Many malting barley growers are considering their future with this crop.

While it is good to see the drinks sector expanding, growers feel that all the upstream processors have transferred their risk back onto producers and they are very unhappy with the way this sector is evolving. This can be seen by the level of new requirements that have been imposed on growers in recent years.

The traditional malting barley specification involved variety and screenings.

Protein is relatively new but understandable. Add to these maximum skinning levels that vary between purchasers, risks associated with having only one variety, additional transport costs to help keep varieties pure, the obligation to purchase more expensive seed and the recent obligation on Boortmalt growers to supply protein within two separate protein bands, one for brewing and the other for distilling.

All of these requirements mean it is very easy for a grower to be outside of specification on any of these. This means rejection and loss of premium, but this still comes from a higher cost base.

Growers would argue, and rightly so, that the current specs significantly increase the risk of rejection, with no additional premium to help compensate.

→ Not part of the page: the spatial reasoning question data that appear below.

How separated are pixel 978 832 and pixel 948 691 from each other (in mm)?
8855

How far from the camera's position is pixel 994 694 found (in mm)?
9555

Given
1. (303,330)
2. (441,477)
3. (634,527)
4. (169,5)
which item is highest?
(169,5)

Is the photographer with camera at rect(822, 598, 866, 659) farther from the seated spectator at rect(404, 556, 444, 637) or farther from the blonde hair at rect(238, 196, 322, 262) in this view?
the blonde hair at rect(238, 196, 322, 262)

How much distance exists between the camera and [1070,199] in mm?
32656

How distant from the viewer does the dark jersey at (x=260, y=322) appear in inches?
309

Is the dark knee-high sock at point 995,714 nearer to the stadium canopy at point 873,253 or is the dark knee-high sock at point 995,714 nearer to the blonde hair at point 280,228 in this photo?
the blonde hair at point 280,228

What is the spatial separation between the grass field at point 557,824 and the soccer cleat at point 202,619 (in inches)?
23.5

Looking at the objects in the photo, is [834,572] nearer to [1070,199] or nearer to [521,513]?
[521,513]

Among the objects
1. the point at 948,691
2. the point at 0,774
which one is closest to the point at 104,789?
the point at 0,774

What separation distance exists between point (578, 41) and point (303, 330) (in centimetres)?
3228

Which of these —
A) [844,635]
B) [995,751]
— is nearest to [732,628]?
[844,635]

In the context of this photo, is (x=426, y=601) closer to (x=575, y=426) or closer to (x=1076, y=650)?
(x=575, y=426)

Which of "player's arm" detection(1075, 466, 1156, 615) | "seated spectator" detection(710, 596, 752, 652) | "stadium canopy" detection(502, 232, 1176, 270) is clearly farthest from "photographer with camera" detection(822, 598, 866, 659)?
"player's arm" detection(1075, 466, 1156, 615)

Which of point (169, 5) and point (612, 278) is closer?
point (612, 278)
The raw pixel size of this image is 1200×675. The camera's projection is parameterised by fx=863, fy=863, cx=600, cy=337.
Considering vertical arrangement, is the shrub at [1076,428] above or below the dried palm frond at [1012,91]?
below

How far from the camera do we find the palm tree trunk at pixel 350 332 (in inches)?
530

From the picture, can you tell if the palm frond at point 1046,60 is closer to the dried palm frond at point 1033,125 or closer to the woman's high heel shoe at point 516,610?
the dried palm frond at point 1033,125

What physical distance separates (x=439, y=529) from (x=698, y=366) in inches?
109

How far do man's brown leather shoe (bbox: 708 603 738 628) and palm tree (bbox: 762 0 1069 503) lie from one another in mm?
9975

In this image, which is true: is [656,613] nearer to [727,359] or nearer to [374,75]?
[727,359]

For these reasons a number of growers are seriously considering reducing their malting area and a few have reportedly ceased production.

The necessity to reduce nitrogen rates to help hit low protein targets for distilling on specific varieties will mean loss of yield. But if protein is still excessive that load will be rejected as that variety may not be suitable for brewing. This is an additional problem on use-specific varieties.

Add to these the huge levels of traceability being imposed, all of which cost money, and it is easy to understand the frustration being experienced at grower level.

New transport proposals, maximum delivered moisture levels, constraints on combine use and grain delivery at harvest, among other things, are forcing traditional malting barley growers to consider their future with this crop.